To Write or Not to Write: Things to Know about Cover Letters

So you’re getting out there on the job market. Good for you! You’re ready. You have a great deal of education behind you. You even managed to get authoritative references. You may lack job experience, but that’s something you’ll gain. Now, there’s a particular aspect of job applications that most people are struggling with: the cover letter.

The cover letter will be your secret weapon to landing an interview. If the resume gets the interest of a potential employer, they will proceed with the cover letter. The impression it leaves is crucial for the interviewing decision.

Many postgraduate students are wondering: “What do I write in the cover letter? Is there something I’m NOT supposed to write?”

We’ll help you figure this out. 

  1. Long Paragraphs – To Write or Not?


Hiring managers don’t have much time to go through all job applications they get. They want to skim through your cover letter and understand what it’s all about. Long paragraphs make that difficult.

Think: how do you like your blog posts? If you’re like most other Internet users, you prefer brief, clear paragraphs that keep you engaged. A post with long paragraphs looks like an endless chunk of text and quickly loses your attention. That’s exactly how a hiring manager feels when they see that in a cover letter.

What to write?

Short paragraphs of 5-6 lines, with up to three sentences in each. In this context, you might be wondering how long the cover letter should be. One page at max!

  1. How about Obvious and General Statements?

My skills, education, and experience make me an excellent fit for this job.”

Don’t write that. First of all, it’s an obvious statement. If you’re applying for the job, you clearly believe that you’re a good fit. The statement is also very general, since it doesn’t explain how you’re an excellent fit.

Try something more specific and less obvious. “The Master of Accountancy program in the Daniels College of Business helped me gain all skills and experience for the position as a chief accountant for your firm.”

How is that better? It shows a specific strength – your education. It also shows you’re crafting the cover letter for this job; you’re not sending the same text you’ve used before.

  1. Should You Mention Your Flaws?

You know that your limited experience is a drawback. That’s why you’ll focus on the strengths, just as you’ll do during the interview when they ask you about the lack of experience.

During the interview, you’ll say something like: “Yes, I may lack impressive experience, but I am highly educated and my connections help me gain industry insights.”

Do you include something similar in the cover letter? No!

Focus on your existing strengths, experiences, skills, and talents without mentioning the flaws you’re trying to make up for.

  1. The “Me Me Me” Talk

When you’re writing a cover letter, you’re focused on conveying your talents and personality. That can easily lead you to a serious mistake: making it all about you.

Yes, the cover letter should express your personality and indicate all your skills. However, it should not be all about you and the things you’re looking for. The employer has a different question to mind: what can you do for them?
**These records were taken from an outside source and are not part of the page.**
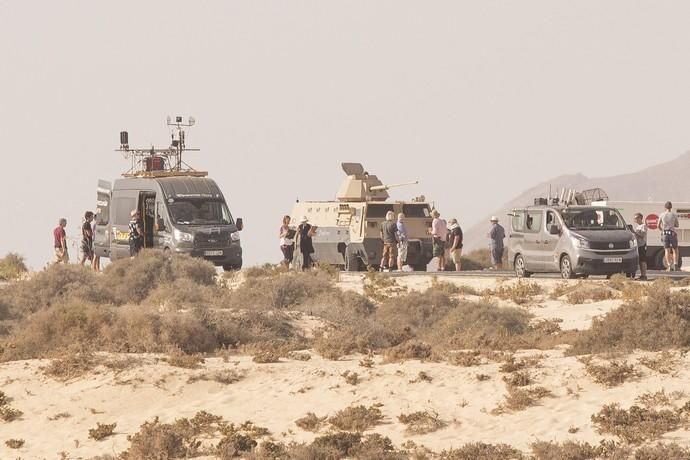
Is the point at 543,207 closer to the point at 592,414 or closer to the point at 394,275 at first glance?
the point at 394,275

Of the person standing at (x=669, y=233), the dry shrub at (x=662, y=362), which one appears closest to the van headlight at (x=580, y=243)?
the person standing at (x=669, y=233)

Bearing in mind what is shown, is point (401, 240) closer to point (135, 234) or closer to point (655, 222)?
point (135, 234)

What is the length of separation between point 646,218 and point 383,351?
18.4 m

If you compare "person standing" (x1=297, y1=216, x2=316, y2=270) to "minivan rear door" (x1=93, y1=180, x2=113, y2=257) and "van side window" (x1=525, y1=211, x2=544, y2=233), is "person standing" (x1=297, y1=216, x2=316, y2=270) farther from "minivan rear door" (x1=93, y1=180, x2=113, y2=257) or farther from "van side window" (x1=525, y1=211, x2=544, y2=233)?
"minivan rear door" (x1=93, y1=180, x2=113, y2=257)

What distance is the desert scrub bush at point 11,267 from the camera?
1396 inches

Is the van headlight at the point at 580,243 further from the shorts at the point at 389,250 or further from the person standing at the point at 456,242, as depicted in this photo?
the person standing at the point at 456,242

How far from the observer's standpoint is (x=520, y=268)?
29.8 m

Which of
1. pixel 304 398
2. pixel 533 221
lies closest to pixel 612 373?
pixel 304 398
That’s what your cover letter should answer.

Remember: there is a fine line between being confident and leaving an impression as an arrogant person. The all me talk is a bit tricky to avoid. You have to sell yourself, but you mustn’t oversell yourself! Throw in some lines to show how the employer will benefit from hiring you.

If it’s hard for you to find the balance between confident and arrogant, you can go through essay writing services reviews to find a writer who can help you with that.

  1. The Money Talk

Many job applicants have this question: do they mention the salary they expect in the cover letter? The answer is simple: no! You don’t talk money in the job application.

If the salary was mentioned in the job ad, the mere application means you agree with what they offer. If it wasn’t mentioned, ask around to find out how much this company pays. If you think you can get a decent salary, apply. Whatever you do, save the money talk for the interview.

These were answers to the most common to write or not to write questions related to cover letter. Hopefully, they bring you closer to your perfect cover letter, which will definitely improve your job search game.